Um es vorweg zu nehmen:
Niemand wird das, was die breite Masse für Fortschritt hält aufhalten können.

Das gilt auch im Radsport im Allgemeinen und für Brevets im Besonderen.
Liest man die einschlägigen Artikel und Regelwerke von ACP, ARA, ARD und wie die Gremien alle heißen, so wird das Fahren von Brevets als zentraler Bestandteil des Randonneurtums dargestellt und insbesondere der Verzicht auf die RTF-mäßige rundum-sorglos Organisation, andere Unterstützung von außen und modernen Technik genau so zum Prinzip erhoben wie die selbstständige Orientierung auf der Strecke.

Durch den starken Zulauf zu den Brevet-Veranstaltungen wird diese Grundeinstellung aber von einem zunehmend kleineren Anteil der Teilnehmer vertreten – das ist der Preis für den Erfolg.
Was aber immer noch alle eint, ist der Wunsch lange Strecken sportlich mit dem Rad zu bewältigen und das auch gerne in Gruppen mit ungefähr gleich schnellen Fahrern.

Und spätestens in der Gruppe stellt sich die Fragen: „Wer bestimmt den Weg?“ und „Welcher Weg ist der richtige?“
Die zweite Frage sollte durch die den Teilnehmern ausgehändigte Wegbeschreibung und den Kartenausdruck beantwortet werden – und damit bin ich endlich beim Thema.

Wenn man sich ein typisches Teilnehmerfeld bei einem Brevet-Start einmal ansieht, so erkennt man deutliche Unterschiede im Orientierungsstil:
  • => Die „Klassiker“ fahren mit Roadbook am Lenker, teilweise auf weniger als eine ¼ Seite heruntergefaltet, um den Windwiderstand nicht zu erhöhen.

    => Die „Könner“ haben Karte und Roadbook in der Trikot-Tasche und entnehmen und entfalten sie während der Fahrt bei Bedarf mit einer Hand.
========================================================================
▶ **Aufgabe A**:
Entnehmen Sie dem Textauszug über Brevets wortgetreu den Abschnitt, der mit „Um es vorweg“ beginnt und sich bis einschließlich „für den Erfolg.“ erstreckt.
▶ **Aufgabe B**:
Tragen Sie aus den Datensätzen jede Zeile zusammen, in der die Zeichenfolge „centimetres“ vorkommt.

▶ **Datensätze zur Aufgabe**:
========================================================================
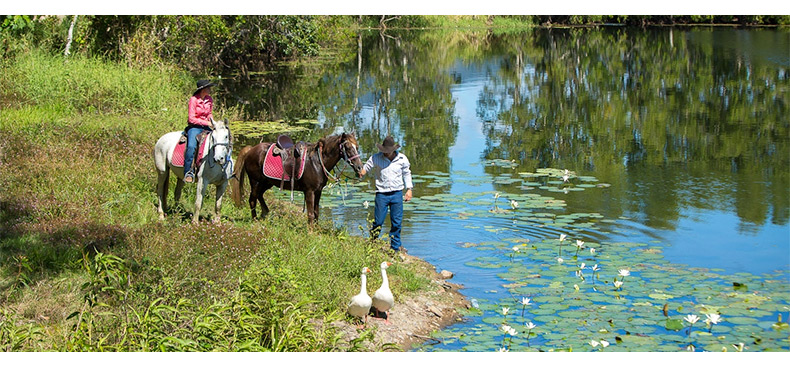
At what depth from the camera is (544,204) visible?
========================================================================
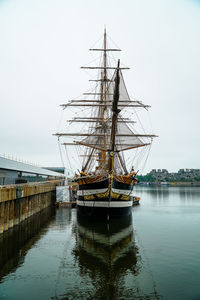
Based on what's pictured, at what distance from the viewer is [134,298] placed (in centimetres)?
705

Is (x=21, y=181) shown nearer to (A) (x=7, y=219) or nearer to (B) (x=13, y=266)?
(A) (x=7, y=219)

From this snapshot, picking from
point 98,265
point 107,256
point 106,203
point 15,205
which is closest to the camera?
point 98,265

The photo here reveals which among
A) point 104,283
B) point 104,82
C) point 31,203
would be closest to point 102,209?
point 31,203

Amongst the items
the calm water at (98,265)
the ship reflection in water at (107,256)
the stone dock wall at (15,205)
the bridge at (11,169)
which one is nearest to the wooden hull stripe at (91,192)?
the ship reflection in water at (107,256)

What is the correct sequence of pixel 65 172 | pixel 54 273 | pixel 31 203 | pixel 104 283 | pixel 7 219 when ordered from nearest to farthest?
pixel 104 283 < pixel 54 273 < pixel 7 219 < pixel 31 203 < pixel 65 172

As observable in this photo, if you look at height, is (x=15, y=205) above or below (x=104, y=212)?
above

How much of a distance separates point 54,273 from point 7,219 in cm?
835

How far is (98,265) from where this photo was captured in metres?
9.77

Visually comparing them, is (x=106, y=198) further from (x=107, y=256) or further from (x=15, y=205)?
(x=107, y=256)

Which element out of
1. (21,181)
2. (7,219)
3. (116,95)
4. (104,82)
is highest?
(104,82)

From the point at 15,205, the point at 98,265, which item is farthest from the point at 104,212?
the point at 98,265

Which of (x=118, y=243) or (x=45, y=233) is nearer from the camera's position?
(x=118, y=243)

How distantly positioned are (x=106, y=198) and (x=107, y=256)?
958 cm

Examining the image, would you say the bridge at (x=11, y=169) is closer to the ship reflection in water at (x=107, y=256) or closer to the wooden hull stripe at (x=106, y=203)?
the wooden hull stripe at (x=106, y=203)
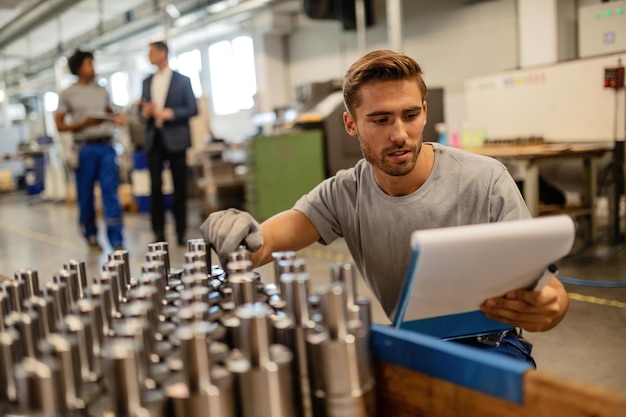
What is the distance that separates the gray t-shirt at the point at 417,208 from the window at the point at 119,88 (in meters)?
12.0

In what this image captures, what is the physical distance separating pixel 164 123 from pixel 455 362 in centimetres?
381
========================================================================
▶ **Ergebnis A**:
Um es vorweg zu nehmen:
Niemand wird das, was die breite Masse für Fortschritt hält aufhalten können.

Das gilt auch im Radsport im Allgemeinen und für Brevets im Besonderen.
Liest man die einschlägigen Artikel und Regelwerke von ACP, ARA, ARD und wie die Gremien alle heißen, so wird das Fahren von Brevets als zentraler Bestandteil des Randonneurtums dargestellt und insbesondere der Verzicht auf die RTF-mäßige rundum-sorglos Organisation, andere Unterstützung von außen und modernen Technik genau so zum Prinzip erhoben wie die selbstständige Orientierung auf der Strecke.

Durch den starken Zulauf zu den Brevet-Veranstaltungen wird diese Grundeinstellung aber von einem zunehmend kleineren Anteil der Teilnehmer vertreten – das ist der Preis für den Erfolg.

▶ **Ergebnis B**:
Based on what's pictured, at what distance from the viewer is [134,298] placed (in centimetres)?
In what this image captures, what is the physical distance separating pixel 164 123 from pixel 455 362 in centimetres?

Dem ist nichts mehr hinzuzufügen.